Te he contado lo que produces en mí y lo maravilloso que es compartir la vida juntos. Sin embargo, debo ser sincero en algo: soy feliz contigo, pero también estoy convencido de que, sin ti, igualmente sería feliz. Mucho menos creo que hayas llegado para sanar algo de mi vida. Perdón por decirte esto así, pero no creo que los hijos tengan la misión de llegar a este mundo para curar los traumas y complejos de sus padres, suficiente se tiene con nacer como para llegar con una función de base. Estoy seguro de que la vida sin hijos también es bella, aunque tampoco tanto como para pensar que “La egolatría de nuestra especie causa tantos hijos innecesarios como la pobreza”, como escribió en alguna ocasión Margarita Rosa de Francisco; ni mucho menos hasta creer que debemos “perdonar a nuestra madre por habernos parido”, como escribió la misma autora parafraseando a quién sabe quién. Simplemente creo que una vida sin hijos tiene el mismo valor que la que puede traer una existencia rodeada de ellos.

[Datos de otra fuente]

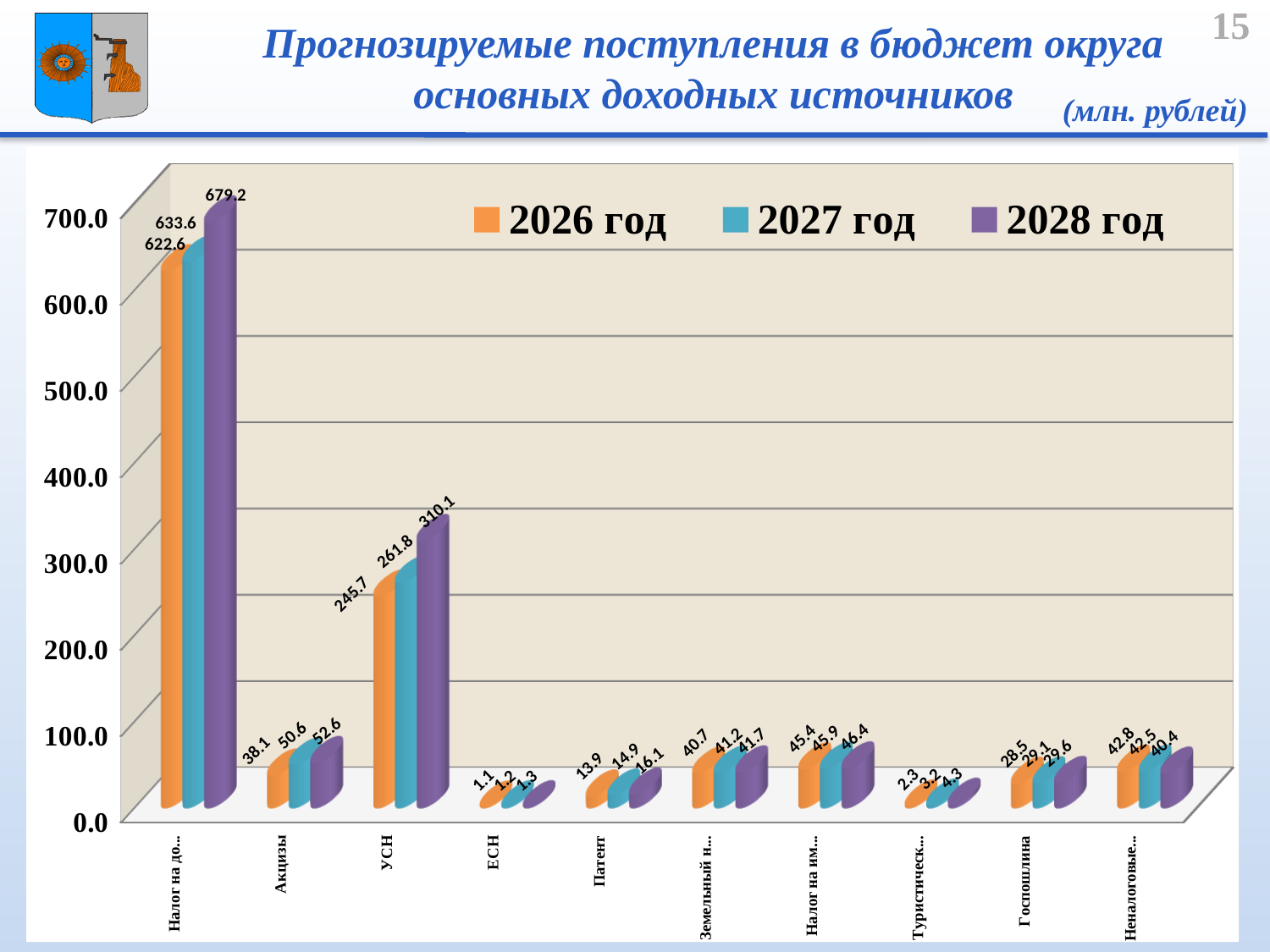
Is the 2026 год value for УСН greater or less than 200.0? greater What kind of chart is shown on the slide? Bar chart What is the value for Патент in the 2028 год series? 16.1 Which is larger: the 2028 год value for Акцизы or the 2028 год value for Госпошлина? Акцизы Which category has the lowest value in the 2026 год series? ЕСН What is the value for Акцизы in the 2026 год series? 38.1 What is the value for УСН in the 2028 год series? 310.1 How many series does the legend list? 3 What is the difference between the 2027 год and 2026 год values for Акцизы? 12.5 What is the difference between the 2028 год and 2026 год values for УСН? 64.4 What is the value for Госпошлина in the 2027 год series? 29.1 Do the values for УСН rise or fall from 2026 год to 2028 год? Rise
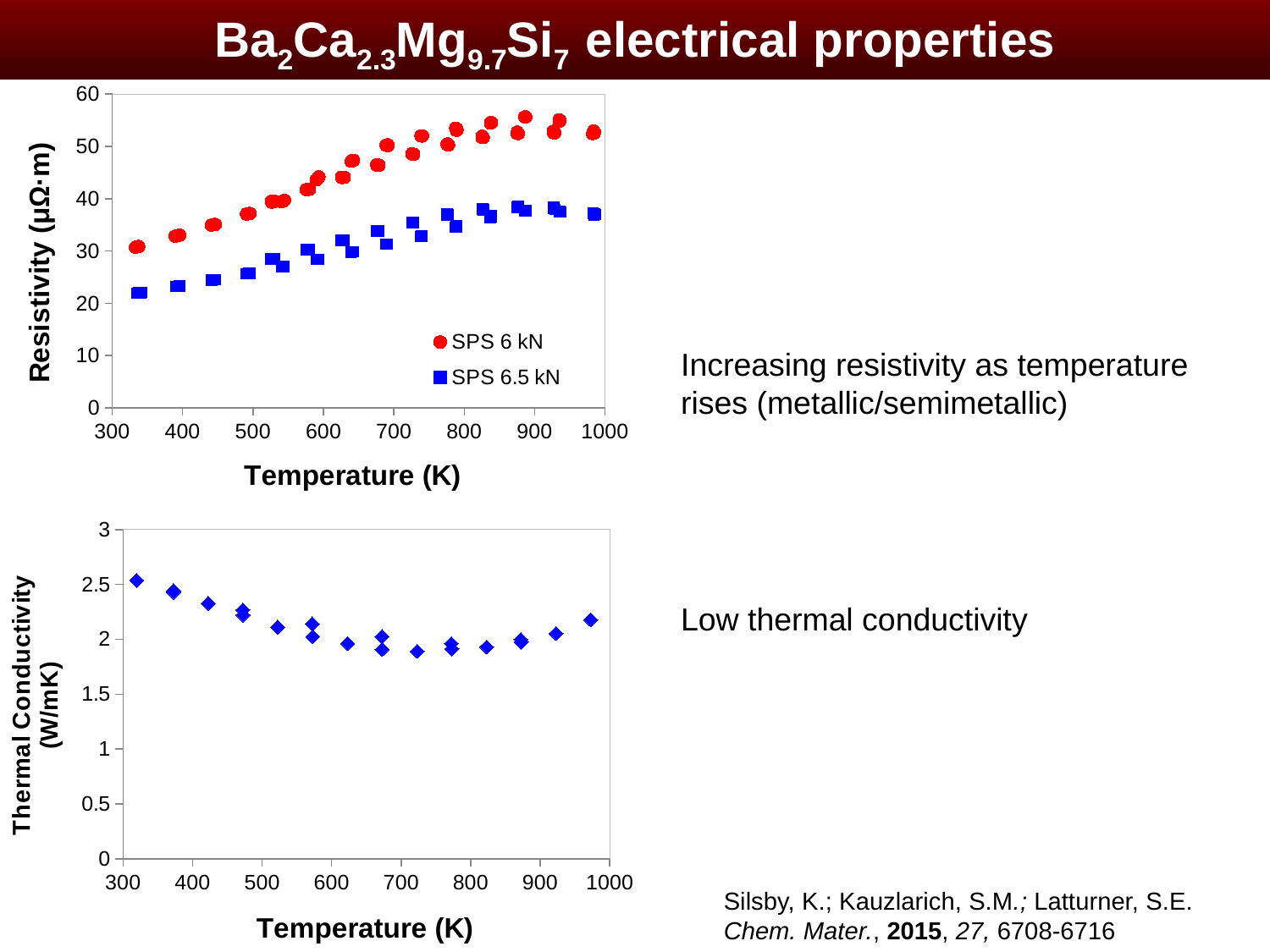
In the bottom chart (Thermal Conductivity vs Temperature), does the thermal conductivity rise or fall between 300 K and 700 K? fall In the top chart (Resistivity vs Temperature), is the resistivity of the SPS 6 kN series at about 900 K greater or less than 50? greater In the bottom chart (Thermal Conductivity vs Temperature), is the thermal conductivity at about 720 K greater or less than 2? less What kind of chart is the bottom chart (Thermal Conductivity vs Temperature)? scatter chart In the top chart (Resistivity vs Temperature), how many series does the legend list? 2 In the bottom chart (Thermal Conductivity vs Temperature), is the thermal conductivity at about 320 K greater or less than 2? greater In the top chart (Resistivity vs Temperature), which series has the higher resistivity across the temperature range, SPS 6 kN or SPS 6.5 kN? SPS 6 kN In the top chart (Resistivity vs Temperature), what are the two series named in the legend? SPS 6 kN and SPS 6.5 kN In the top chart (Resistivity vs Temperature), does the resistivity of the SPS 6 kN series generally rise or fall as temperature increases? rise In the top chart (Resistivity vs Temperature), what colour are the markers for the SPS 6.5 kN series? blue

No me juzgues por escribirte esta carta en público, cuando debió ser solo para ti. Los padres a veces pecamos de ridículos: creemos que todo el mundo se conmueve igual que nosotros con las frases de nuestros hijos, con sus ocurrencias, con su risa. Sin embargo, eso también nos hermana: todos los padres, creo, sentimos que nuestros hijos son los más lindos, los más sabios, los más divertidos.
Y en mi caso, hijo, no lo creo. Lo sé.
La paternidad se ejerce desde la particularidad, pero todo padre, como toda madre, es fundamental para la sociedad, en tanto que su acompañamiento y palabra para sus hijos son guías. Desde MiOriente extendemos un saludo fraternal en este Día del Padre.